Les dispositions législatives

[7] Les dispositions suivantes de la Loi sont pertinentes aux fins du règlement des questions soulevées dans les présents appels.

299(1) Le ministre n'est pas lié par quelque déclaration, demande ou renseignement livré par une personne ou en son nom; il peut établir une cotisation indépendamment du fait que quelque déclaration, demande ou renseignement ait été livré ou non.

(2) L'inexactitude, l'insuffisance ou l'absence d'une cotisation ne change rien aux taxes, pénalités, intérêts ou autres montants dont une personne est redevable aux termes de la présente partie.

(3) Sous réserve d'une nouvelle cotisation et d'une annulation prononcée par suite d'une opposition ou d'un appel fait selon la présente partie, une cotisation est réputée valide et exécutoire.

(3.1) Dans le cas où une cotisation est établie à l'égard d'une personne (appelée “ entité ” au présent paragraphe) qui n'est ni un particulier ni une personne morale, les règles suivantes s'appliquent :

a) la cotisation n'est pas invalide du seul fait qu'une ou plusieurs autres personnes (chacune étant appelée “ représentant ” au présent paragraphe) qui sont responsables des obligations de l'entité n'ont pas reçu d'avis de cotisation;

b) la cotisation lie chaque représentant de l'entité, sous réserve d'une nouvelle cotisation établie à l'égard de celle-ci et de son droit de faire opposition à la cotisation, ou d'interjeter appel, en vertu de la présente partie;

c) une cotisation établie à l'égard d'un représentant et portant sur le même question que la cotisation établie à l'égard de l'entité lie le représentant, sous réserve seulement d'une nouvelle cotisation établie à son égard et de son droit de faire opposition à la cotisation, ou d'interjeter appel, en vertu de la présente partie, pour le motif qu'il n'est pas une personne tenue de payer ou de verser un montant visé par la cotisation établie à l'égard de l'entité, qu'une nouvelle cotisation portant sur cette question a été établie à l'égard de l'entité ou que la cotisation initiale établie à l'égard de l'entité a été annulée.

(4) Sous réserve d'une nouvelle cotisation et d'une annulation prononcée lors d'une opposition ou d'un appel fait selon la présente partie, une cotisation est réputée valide et exécutoire malgré les erreurs, vices de forme ou omissions dans la cotisation ou dans une procédure y afférent en vertu de la présente partie.

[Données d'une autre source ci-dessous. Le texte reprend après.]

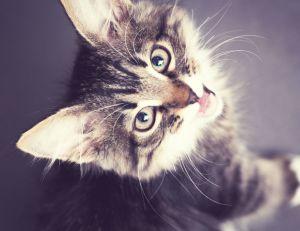 Des chercheurs estiment que le rationnement des chats favorise leur affection tout en leur permettant de garder la ligne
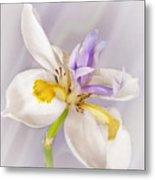 Butterfly Iris Metal Print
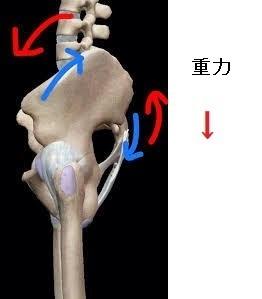骨盤の下方変位 4.jpg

(5) L'appel d'une cotisation ne peut être accueilli pour cause seulement d'irrégularité, de vice de forme, d'omission ou d'erreur de la part d'une personne dans le respect d'une disposition directrice de la présente partie.

300(1) Une fois une cotisation établie à l'égard d'une personne, le ministre lui envoie un avis de cotisation.

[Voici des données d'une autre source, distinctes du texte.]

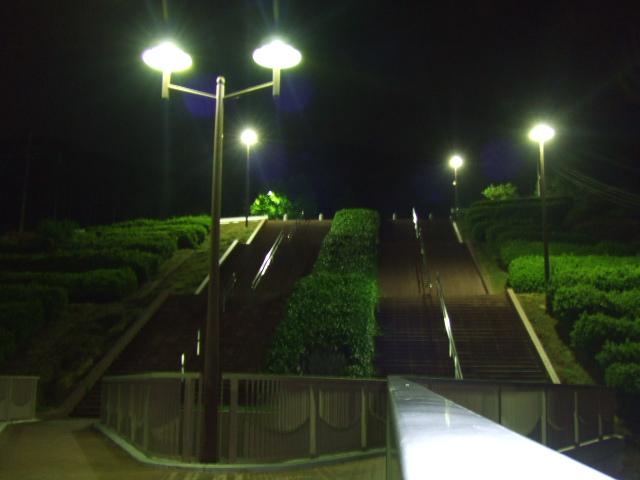 広島 竜王公園 夜景3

(2) L'avis de cotisation peut comprendre des cotisations portant sur plusieurs périodes de déclaration, opérations, remboursements ou montant à payer ou à verser en application de la présente partie.

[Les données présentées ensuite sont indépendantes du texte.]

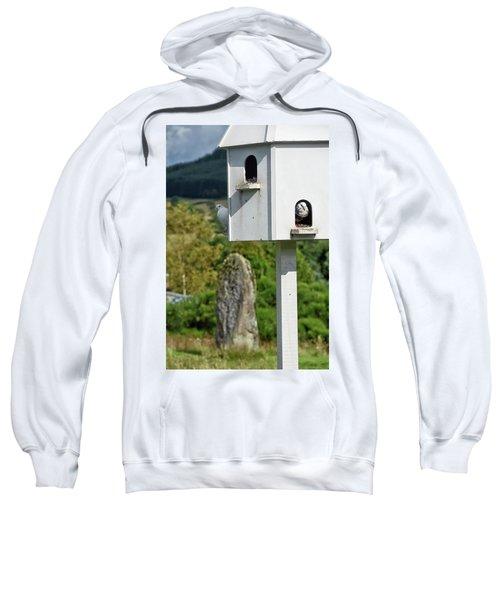Peek-a-doo Sweatshirt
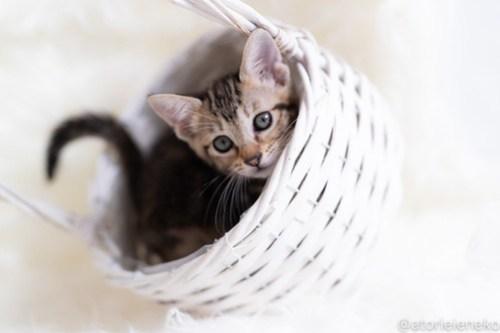 アトリエイエネコ Cat Photographer 43434473434_8be07fae3b 1日1猫!しっぽ天使さん 里活中の黍「きび」♀生後2ヶ月 3/4♪ 1日1猫!  高槻ねこのおうち 高槻 里親様募集中 猫写真 猫カフェ 猫 子猫 大阪 初心者 写真 保護猫 スマホ キジ猫 しっぽ天使 Kitten Cute cat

301(1) Pour l'application du présent article, la personne à l'égard de laquelle est établie une cotisation au titre de la taxe nette pour sa période de déclaration, d'un montant (autre que la taxe nette) qui est devenu à payer ou à verser par elle au cours d'une telle période ou du remboursement d'un montant qu'elle a payé ou versé au cours d'une telle période est une personne déterminée relativement à la cotisation ou à un avis d'opposition à celle-ci si, selon le cas :

a) elle est une institution financière désignée visée à l'un des sous-alinéas 149(1)a)(i) à (x) au cours de la période en question;

b) elle n'était pas un organisme de bienfaisance au cours de la période en question et le montant déterminant qui lui est applicable, déterminé en conformité avec le paragraphe 249(1), dépasse 6 000 000 $ pour son exercice qui comprend cette période ainsi que pour son exercice précédent.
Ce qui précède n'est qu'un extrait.